→ **Recorded information**:
-----

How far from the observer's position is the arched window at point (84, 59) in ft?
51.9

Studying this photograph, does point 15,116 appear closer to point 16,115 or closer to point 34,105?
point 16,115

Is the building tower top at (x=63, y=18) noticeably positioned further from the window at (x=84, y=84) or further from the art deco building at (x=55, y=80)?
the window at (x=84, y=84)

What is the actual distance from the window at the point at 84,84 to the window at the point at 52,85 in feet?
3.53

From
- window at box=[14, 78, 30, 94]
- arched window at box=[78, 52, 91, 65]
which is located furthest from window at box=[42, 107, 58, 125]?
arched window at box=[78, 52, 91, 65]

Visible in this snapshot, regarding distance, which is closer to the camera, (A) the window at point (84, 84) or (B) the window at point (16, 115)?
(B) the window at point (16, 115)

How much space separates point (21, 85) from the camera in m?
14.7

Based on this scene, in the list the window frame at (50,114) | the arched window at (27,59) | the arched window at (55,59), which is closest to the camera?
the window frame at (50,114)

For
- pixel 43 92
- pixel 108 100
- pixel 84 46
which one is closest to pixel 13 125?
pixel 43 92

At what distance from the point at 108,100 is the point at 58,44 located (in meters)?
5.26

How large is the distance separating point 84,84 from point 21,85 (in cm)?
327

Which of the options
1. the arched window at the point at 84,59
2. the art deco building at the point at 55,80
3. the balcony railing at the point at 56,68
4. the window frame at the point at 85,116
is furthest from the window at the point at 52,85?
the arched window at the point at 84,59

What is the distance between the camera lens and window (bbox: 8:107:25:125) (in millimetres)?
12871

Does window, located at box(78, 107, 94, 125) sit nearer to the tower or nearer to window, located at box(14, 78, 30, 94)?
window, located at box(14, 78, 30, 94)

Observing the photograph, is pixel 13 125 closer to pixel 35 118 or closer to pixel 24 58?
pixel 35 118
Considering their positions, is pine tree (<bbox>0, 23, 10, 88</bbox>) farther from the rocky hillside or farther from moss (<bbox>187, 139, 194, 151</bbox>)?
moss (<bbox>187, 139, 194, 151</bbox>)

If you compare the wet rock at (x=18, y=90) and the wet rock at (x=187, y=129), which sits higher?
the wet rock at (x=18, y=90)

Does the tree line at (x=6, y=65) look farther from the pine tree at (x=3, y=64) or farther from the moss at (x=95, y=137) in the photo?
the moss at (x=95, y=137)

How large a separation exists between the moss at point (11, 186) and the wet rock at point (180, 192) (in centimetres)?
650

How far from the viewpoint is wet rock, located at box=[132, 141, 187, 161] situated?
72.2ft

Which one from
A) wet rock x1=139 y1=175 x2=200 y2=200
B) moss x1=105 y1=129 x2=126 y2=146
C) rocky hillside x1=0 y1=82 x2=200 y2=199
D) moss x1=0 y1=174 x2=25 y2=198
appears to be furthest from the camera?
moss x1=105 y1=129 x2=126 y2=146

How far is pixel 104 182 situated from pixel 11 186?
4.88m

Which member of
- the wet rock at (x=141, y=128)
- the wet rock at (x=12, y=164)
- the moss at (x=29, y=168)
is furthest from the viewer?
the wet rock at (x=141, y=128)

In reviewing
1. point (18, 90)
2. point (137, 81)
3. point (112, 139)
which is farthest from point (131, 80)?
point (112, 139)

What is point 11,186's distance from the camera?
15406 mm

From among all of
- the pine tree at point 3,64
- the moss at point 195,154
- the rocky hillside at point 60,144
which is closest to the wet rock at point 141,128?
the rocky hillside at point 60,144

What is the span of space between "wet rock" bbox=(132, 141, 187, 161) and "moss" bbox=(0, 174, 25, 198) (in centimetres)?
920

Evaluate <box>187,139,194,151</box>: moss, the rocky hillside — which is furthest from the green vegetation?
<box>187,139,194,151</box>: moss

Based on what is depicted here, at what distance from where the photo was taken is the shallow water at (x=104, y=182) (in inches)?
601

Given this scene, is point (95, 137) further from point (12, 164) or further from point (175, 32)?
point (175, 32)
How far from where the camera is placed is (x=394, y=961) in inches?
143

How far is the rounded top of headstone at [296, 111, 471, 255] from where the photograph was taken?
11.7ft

-----

→ **Your objective**:
Copy the records above exactly.

→ **Task output**:
How far from the observer's position is the arched window at point (84, 59) in ft?
51.9

Studying this photograph, does point 15,116 appear closer to point 16,115 or closer to point 34,105?
point 16,115

Is the building tower top at (x=63, y=18) noticeably positioned further from the window at (x=84, y=84) or further from the art deco building at (x=55, y=80)?
the window at (x=84, y=84)

What is the actual distance from the window at the point at 84,84 to the window at the point at 52,85 in feet?
3.53

From
- window at box=[14, 78, 30, 94]
- arched window at box=[78, 52, 91, 65]
which is located furthest from window at box=[42, 107, 58, 125]?
arched window at box=[78, 52, 91, 65]

Visible in this snapshot, regarding distance, which is closer to the camera, (A) the window at point (84, 84) or (B) the window at point (16, 115)?
(B) the window at point (16, 115)

How much space separates point (21, 85) from the camera in m?
14.7

Based on this scene, in the list the window frame at (50,114) | the arched window at (27,59) | the arched window at (55,59), which is closest to the camera?
the window frame at (50,114)

For
- pixel 43 92
- pixel 108 100
- pixel 84 46
which one is closest to pixel 13 125?
pixel 43 92

At what distance from the point at 108,100 is the point at 58,44 located (in meters)?
5.26

How large is the distance separating point 84,84 from point 21,85 (in cm)?
327

Which of the options
1. the arched window at the point at 84,59
2. the art deco building at the point at 55,80
3. the balcony railing at the point at 56,68
4. the window frame at the point at 85,116
is furthest from the window at the point at 52,85?
the arched window at the point at 84,59

What is the distance between the camera lens and window (bbox: 8:107:25:125) (in millimetres)?
12871

Does window, located at box(78, 107, 94, 125) sit nearer to the tower or nearer to window, located at box(14, 78, 30, 94)?
window, located at box(14, 78, 30, 94)

Observing the photograph, is pixel 13 125 closer to pixel 35 118 or closer to pixel 24 58?
pixel 35 118
Considering their positions, is pine tree (<bbox>0, 23, 10, 88</bbox>) farther from the rocky hillside or farther from moss (<bbox>187, 139, 194, 151</bbox>)?
moss (<bbox>187, 139, 194, 151</bbox>)

If you compare the wet rock at (x=18, y=90) and the wet rock at (x=187, y=129), which sits higher?
the wet rock at (x=18, y=90)

Does the tree line at (x=6, y=65) look farther from the pine tree at (x=3, y=64) or farther from the moss at (x=95, y=137) in the photo?
the moss at (x=95, y=137)

How large a separation exists between the moss at point (11, 186) and the wet rock at point (180, 192) (in centimetres)?
650

How far from the viewpoint is wet rock, located at box=[132, 141, 187, 161] situated?
72.2ft

Which one from
A) wet rock x1=139 y1=175 x2=200 y2=200
B) moss x1=105 y1=129 x2=126 y2=146
C) rocky hillside x1=0 y1=82 x2=200 y2=199
D) moss x1=0 y1=174 x2=25 y2=198
appears to be furthest from the camera?
moss x1=105 y1=129 x2=126 y2=146

How far is pixel 104 182 situated from pixel 11 186?
4.88m

Which member of
- the wet rock at (x=141, y=128)
- the wet rock at (x=12, y=164)
- the moss at (x=29, y=168)
is furthest from the viewer?
the wet rock at (x=141, y=128)

In reviewing
1. point (18, 90)
2. point (137, 81)
3. point (112, 139)
which is farthest from point (131, 80)?
point (112, 139)

What is point 11,186's distance from the camera?
15406 mm

From among all of
- the pine tree at point 3,64
- the moss at point 195,154
- the rocky hillside at point 60,144
which is closest to the wet rock at point 141,128?
the rocky hillside at point 60,144

What is the span of space between "wet rock" bbox=(132, 141, 187, 161) and "moss" bbox=(0, 174, 25, 198) (in centimetres)?
920

Evaluate <box>187,139,194,151</box>: moss, the rocky hillside — which is furthest from the green vegetation?
<box>187,139,194,151</box>: moss

Based on what is depicted here, at what distance from where the photo was taken is the shallow water at (x=104, y=182) (in inches)?
601

Given this scene, is point (95, 137) further from point (12, 164) or further from point (175, 32)?
point (175, 32)
How far from where the camera is placed is (x=394, y=961) in inches?
143

How far is the rounded top of headstone at [296, 111, 471, 255] from where the photograph was taken?
11.7ft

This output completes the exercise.